Exercise objective
Once you find the line with "A: Petrel (Procellariidae)." in the data that follows, repeat it and every line after it exactly, through the line with "scientific name: Odocoileus hemionus".

Extracted entries

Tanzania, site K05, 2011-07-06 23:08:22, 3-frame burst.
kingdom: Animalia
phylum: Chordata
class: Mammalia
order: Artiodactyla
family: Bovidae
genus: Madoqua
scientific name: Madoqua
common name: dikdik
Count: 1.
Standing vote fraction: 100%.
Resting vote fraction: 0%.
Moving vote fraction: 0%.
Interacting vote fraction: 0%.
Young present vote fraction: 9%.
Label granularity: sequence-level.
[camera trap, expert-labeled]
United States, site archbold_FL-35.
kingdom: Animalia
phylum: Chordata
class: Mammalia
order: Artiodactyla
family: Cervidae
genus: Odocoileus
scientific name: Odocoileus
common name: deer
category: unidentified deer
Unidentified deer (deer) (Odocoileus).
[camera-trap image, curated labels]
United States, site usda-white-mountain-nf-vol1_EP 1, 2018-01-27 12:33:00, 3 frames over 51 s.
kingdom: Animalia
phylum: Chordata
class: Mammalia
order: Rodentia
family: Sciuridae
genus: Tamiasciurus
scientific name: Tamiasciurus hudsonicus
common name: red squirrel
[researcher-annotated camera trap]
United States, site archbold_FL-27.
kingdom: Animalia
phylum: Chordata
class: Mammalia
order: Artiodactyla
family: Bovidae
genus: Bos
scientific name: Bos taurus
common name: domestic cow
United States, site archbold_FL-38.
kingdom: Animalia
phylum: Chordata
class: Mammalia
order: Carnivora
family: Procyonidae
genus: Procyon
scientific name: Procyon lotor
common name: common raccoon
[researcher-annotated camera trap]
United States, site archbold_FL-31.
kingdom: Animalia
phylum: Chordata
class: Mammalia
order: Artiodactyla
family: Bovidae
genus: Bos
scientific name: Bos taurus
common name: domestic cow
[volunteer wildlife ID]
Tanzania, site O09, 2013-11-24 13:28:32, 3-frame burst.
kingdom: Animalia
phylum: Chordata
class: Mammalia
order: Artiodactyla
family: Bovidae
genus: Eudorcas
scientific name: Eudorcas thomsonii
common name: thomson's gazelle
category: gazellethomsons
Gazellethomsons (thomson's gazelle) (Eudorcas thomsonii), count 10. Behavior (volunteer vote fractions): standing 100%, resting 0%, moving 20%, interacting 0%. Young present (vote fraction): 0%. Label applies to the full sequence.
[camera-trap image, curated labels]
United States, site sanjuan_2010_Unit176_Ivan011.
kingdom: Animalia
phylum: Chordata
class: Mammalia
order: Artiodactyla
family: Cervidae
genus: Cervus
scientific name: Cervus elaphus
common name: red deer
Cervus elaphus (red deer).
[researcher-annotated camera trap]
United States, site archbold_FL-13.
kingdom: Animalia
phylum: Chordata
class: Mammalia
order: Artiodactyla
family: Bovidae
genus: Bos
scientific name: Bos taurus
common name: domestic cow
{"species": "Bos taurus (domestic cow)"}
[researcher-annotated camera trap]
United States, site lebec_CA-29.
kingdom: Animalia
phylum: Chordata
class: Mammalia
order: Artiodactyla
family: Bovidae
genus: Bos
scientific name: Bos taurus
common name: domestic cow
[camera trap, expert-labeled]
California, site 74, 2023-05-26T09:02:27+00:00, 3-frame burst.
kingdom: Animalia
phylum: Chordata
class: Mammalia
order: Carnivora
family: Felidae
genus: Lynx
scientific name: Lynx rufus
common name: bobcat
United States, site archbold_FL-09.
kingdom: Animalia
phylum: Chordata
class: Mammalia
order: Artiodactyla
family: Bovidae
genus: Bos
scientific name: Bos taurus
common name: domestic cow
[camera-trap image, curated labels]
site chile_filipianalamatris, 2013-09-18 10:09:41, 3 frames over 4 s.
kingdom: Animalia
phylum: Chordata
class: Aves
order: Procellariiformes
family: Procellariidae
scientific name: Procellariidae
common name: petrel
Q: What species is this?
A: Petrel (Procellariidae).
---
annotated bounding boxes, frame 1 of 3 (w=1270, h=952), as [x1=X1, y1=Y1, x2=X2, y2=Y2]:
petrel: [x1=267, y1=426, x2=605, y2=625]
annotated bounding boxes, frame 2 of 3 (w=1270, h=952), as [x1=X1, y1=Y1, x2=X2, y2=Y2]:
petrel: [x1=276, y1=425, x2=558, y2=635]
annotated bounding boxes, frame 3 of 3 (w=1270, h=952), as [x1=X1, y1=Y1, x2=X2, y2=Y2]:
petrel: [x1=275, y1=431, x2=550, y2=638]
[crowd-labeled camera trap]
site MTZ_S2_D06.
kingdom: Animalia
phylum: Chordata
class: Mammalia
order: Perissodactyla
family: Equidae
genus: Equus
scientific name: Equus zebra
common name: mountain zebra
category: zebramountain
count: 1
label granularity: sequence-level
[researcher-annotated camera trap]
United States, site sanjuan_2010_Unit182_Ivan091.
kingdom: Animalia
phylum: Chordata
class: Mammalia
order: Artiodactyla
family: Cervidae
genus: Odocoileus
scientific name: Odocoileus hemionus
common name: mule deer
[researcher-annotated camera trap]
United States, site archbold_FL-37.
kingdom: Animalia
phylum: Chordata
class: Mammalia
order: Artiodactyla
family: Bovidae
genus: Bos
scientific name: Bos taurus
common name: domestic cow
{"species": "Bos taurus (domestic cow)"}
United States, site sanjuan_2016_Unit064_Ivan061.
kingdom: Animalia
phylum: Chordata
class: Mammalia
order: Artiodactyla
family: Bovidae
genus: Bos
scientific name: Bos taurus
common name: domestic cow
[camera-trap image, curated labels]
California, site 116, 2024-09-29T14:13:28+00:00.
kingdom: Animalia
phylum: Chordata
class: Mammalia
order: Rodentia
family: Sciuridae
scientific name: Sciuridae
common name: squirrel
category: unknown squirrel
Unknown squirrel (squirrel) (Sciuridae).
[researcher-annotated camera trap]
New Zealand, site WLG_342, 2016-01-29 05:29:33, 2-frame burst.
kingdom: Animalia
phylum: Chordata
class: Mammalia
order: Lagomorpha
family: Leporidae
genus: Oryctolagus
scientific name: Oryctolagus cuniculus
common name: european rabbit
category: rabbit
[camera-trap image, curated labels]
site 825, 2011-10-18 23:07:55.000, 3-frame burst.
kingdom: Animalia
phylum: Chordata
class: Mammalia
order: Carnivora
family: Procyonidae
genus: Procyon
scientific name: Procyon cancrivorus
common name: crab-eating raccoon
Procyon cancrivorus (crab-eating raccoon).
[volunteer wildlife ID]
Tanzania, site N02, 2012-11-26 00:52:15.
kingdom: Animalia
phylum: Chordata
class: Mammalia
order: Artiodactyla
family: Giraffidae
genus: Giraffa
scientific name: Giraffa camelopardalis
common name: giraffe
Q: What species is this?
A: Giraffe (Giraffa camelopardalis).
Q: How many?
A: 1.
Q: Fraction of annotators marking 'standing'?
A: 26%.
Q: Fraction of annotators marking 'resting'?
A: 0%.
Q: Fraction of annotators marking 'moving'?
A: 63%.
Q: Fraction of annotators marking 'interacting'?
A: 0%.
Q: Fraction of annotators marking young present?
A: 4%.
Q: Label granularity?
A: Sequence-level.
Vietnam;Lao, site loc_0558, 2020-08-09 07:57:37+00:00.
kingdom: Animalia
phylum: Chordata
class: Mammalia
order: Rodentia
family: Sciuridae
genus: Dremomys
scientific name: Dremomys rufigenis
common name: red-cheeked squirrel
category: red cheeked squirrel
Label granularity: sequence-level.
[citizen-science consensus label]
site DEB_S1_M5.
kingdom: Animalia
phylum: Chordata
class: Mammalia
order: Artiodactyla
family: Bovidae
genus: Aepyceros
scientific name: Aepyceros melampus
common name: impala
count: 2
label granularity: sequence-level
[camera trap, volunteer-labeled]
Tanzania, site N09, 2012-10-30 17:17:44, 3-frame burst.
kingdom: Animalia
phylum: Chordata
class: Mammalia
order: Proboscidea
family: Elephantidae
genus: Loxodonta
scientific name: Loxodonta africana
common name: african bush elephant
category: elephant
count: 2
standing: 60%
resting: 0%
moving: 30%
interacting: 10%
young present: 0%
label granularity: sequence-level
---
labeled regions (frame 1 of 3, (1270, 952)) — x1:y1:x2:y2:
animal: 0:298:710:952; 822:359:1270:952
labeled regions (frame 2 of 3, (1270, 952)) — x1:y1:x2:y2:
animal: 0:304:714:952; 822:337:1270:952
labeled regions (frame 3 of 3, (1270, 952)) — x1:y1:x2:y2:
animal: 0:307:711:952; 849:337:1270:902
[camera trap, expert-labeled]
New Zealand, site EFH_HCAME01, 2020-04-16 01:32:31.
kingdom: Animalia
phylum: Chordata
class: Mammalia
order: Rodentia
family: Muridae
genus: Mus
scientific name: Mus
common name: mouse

Reply
A: Petrel (Procellariidae).
---
annotated bounding boxes, frame 1 of 3 (w=1270, h=952), as [x1=X1, y1=Y1, x2=X2, y2=Y2]:
petrel: [x1=267, y1=426, x2=605, y2=625]
annotated bounding boxes, frame 2 of 3 (w=1270, h=952), as [x1=X1, y1=Y1, x2=X2, y2=Y2]:
petrel: [x1=276, y1=425, x2=558, y2=635]
annotated bounding boxes, frame 3 of 3 (w=1270, h=952), as [x1=X1, y1=Y1, x2=X2, y2=Y2]:
petrel: [x1=275, y1=431, x2=550, y2=638]
[crowd-labeled camera trap]
site MTZ_S2_D06.
kingdom: Animalia
phylum: Chordata
class: Mammalia
order: Perissodactyla
family: Equidae
genus: Equus
scientific name: Equus zebra
common name: mountain zebra
category: zebramountain
count: 1
label granularity: sequence-level
[researcher-annotated camera trap]
United States, site sanjuan_2010_Unit182_Ivan091.
kingdom: Animalia
phylum: Chordata
class: Mammalia
order: Artiodactyla
family: Cervidae
genus: Odocoileus
scientific name: Odocoileus hemionus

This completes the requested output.